• Text provided:
******

In message <[EMAIL PROTECTED]>,
Robin Houston writes:
: When back referencing is allowed, you *can't* in general construct a
: DFA. Indeed, all DFA-recognisable languages are regular, and the
: language defined by /^([ab]*)\1$/ is not.
Right. Specifically, that language is context-sensitive. I don't have
my copy of the Linz book, but my recollection is that determining
whether a string is in a CSL is a problem in PSPACE (and maybe
PSPACE-complete). Can Perl regular expressions recognize all CSLs,
though? How would you match (a^n)(b^n)(c^n), i.e.,
('a' x $n) . ('b' x $n) . ('c' x $n)
for all $n > 0?
You're good with Context-Free Languages because the CYK algorithm (for
parsing CFLs) runs in O(n**3) time, but you were smart to rule out
(?{}) because that would put you in recursively enumerable languages
where membership is undecidable.
: However, for all the backreffing regexen that I can think of,
: there seems to be some way to check membership in polynomial time.
: Hence I'm wondering whether there's a membership algorithm (for
: regexes with back referencing) whose time complexity is polynomial
: in the length of the string -- though potentially superpolynomial in
: the length of the regex.

******

• Provided data:
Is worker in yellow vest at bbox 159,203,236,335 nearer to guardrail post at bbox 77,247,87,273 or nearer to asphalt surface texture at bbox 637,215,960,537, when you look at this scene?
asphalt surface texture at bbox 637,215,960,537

******

• Job A: In the message about regex back referencing, what running time does it give for the CYK algorithm?
• Job B: Carry on the message about regex back referencing from the point where it stops.

• Exercise response A: O(n**3)

• Exercise response B:
I'm not so sure. In my reduction from CLIQUE to Perl regular expression
matching[*], I provided a way to generate a regular expression for
finding $k-cliques in a graph:
$regex = '^ .*\b '
. join(' , .*\b ' => ('(\d+)') x $k)
. '\b .* ;'
. "\n";
for ($i = 1; $i < $k; $i++) {
for ($j = $i+1; $j <= $k; $j++) {
$regex .= '(?= .* \b ' . "\\$i-\\$j" . ' \b)' . "\n";
}
}
The regular expression for finding 3-cliques is
^ .*\b (\d+) , .*\b (\d+) , .*\b (\d+)\b .* ;
(?= .* \b \1-\2 \b)
(?= .* \b \1-\3 \b)
(?= .* \b \2-\3 \b)
[*] <URL:http://home.hiwaay.net/~gbacon/perl/clique.html>
If for each k we had a specialized k-clique finder that runs in time
polynomial in the size of the graph to be checked (i.e., if your
suspicion were true), then we'd have CLIQUE licked (and every other
problem in NP-complete along with it).
Regular expressions with backreferences can hide all the backtracking
that will be necessary to find that a string doesn't match.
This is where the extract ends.